Another fundamental issue pertains to the size of the external shock in association with the financial crises. The Great Depression of the 1930s and Global Financial Crisis of 2008-2009 both result in substantial losses of bank capacity. As financial distress might serve as a major fundamental factor, most financial institutions and deposit takers would have strong incentives to preserve large core capital buffers instead of distributing cash dividends and share repurchases to bank shareholders. From this fundamental viewpoint, most banks and other financial institutions would need to hold substantially higher equity capital requirements in order to safeguard against extreme losses that might arise in rare times of severe financial stress. In summary, the large losses of bank capacity often tend to manifest in the substantial depletion of equity capital buffers for most banks and other financial institutions. In this fundamental view, bank capital declines exacerbate the adverse impact of the external shock in both the Great Depression of the 1930s and the Global Financial Crisis of 2008-2009.

 

The global economy has shifted toward lower interest rates and productivity gains in recent decades.

Standard models of financial crises by Bernanke, Gertler, and Gilchrist (1999) etc cannot generate labor supply declines. Neither can these macro models generate post-crisis productivity losses. Hence, we have no general theory of the behavior of the labor market of the decade from 2008 to 2017. Moreover, we lack a general theory of chronic productivity decline. This lack of theory suggests that fiscal policy responses to the severe recessions (cf. the American Recovery and Reinvestment Act of 2009 and Payroll Tax Holiday) often reflect the neoclassic economic insights of expanding aggregate demand through industry subsidization. Eichengreen and many other proponents argue that these fiscal stimulus policies turn out to be quite effective with a fiscal multiplier well above one.
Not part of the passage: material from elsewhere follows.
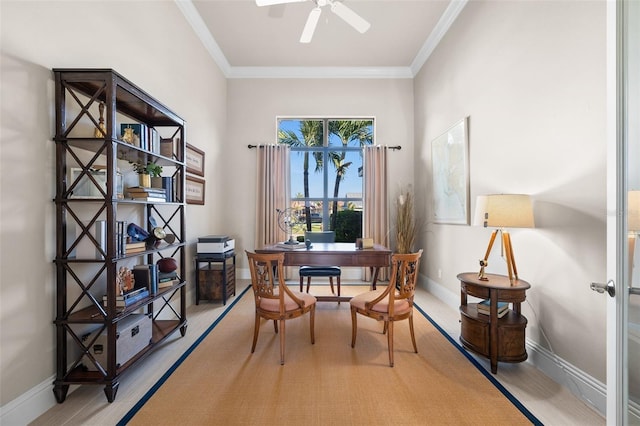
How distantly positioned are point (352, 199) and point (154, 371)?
378cm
Since the Global Financial Crisis of 2008-2009, the Federal Reserve System and Council of Economic Advisors have consistently predicted higher economic growth than actual growth. These forecast errors arise as the natural result of the economy shifting to a lower steady-state growth path such that many aggregate covariates such as output, labor, and capital etc have not recovered to their pre-crisis trends. Standard macro models of financial crises usually cannot generate a lower steady-state growth path for the economy. For this reason, the models are not informative for understanding this gradual transition to low steady-state economic growth. The source of total factor productivity decline thus becomes a major open question for understanding the lack of economic recovery from the Global Financial Crisis.
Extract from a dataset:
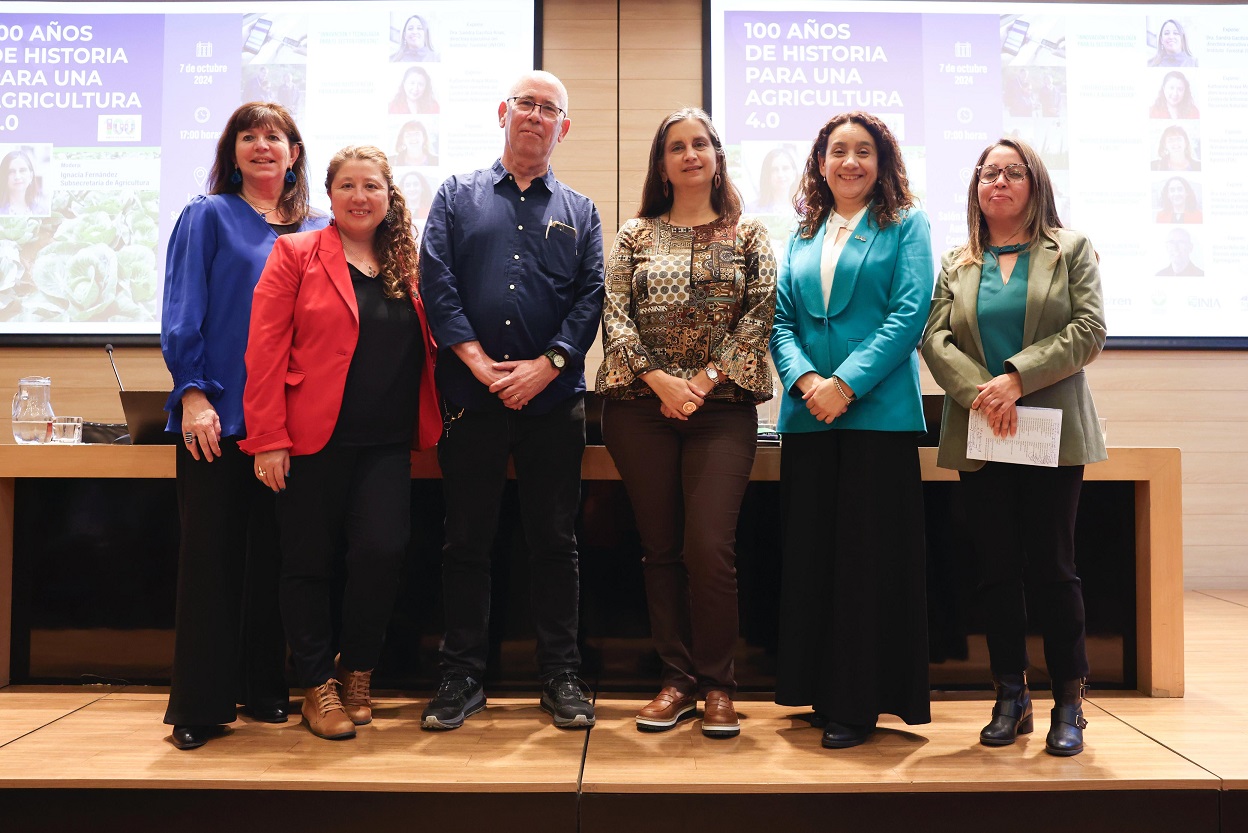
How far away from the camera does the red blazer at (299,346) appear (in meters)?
2.07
Tech-savvy startups are important for U.S. economic growth. These startups tend to be the main source of considerable disruptive innovation. Further, these startups are responsible for a disproportionate share of net job creation in America. Net job creation tends to be negative during an average year in the U.S. economy across all incumbent firms. The lower startup rate has important public policy implications for most economists to better understand U.S. economic growth. A small share of startups can grow exponentially for future generations of tech-savvy startups. Most of these tech startups and unicorns specialize in the high-tech fields of information technology (e.g. Apple, Amazon, Facebook, Google, Intel, Oracle, SpaceX, Tesla, and many more). In essence, the global economy has shifted toward lower interest rates and productivity gains in recent decades. Eichengreen attributes these long-term structural changes to insufficient fiscal stimulus not only in North America but also in many parts of Asia and Europe. In contrast, several other macro economists regard supply-side factors such as productivity growth, resource reallocation, tech entrepreneurship, and immigration etc as the main root causes of macro economic retrenchment. On balance, the law of inadvertent consequences counsels caution when push comes to shove.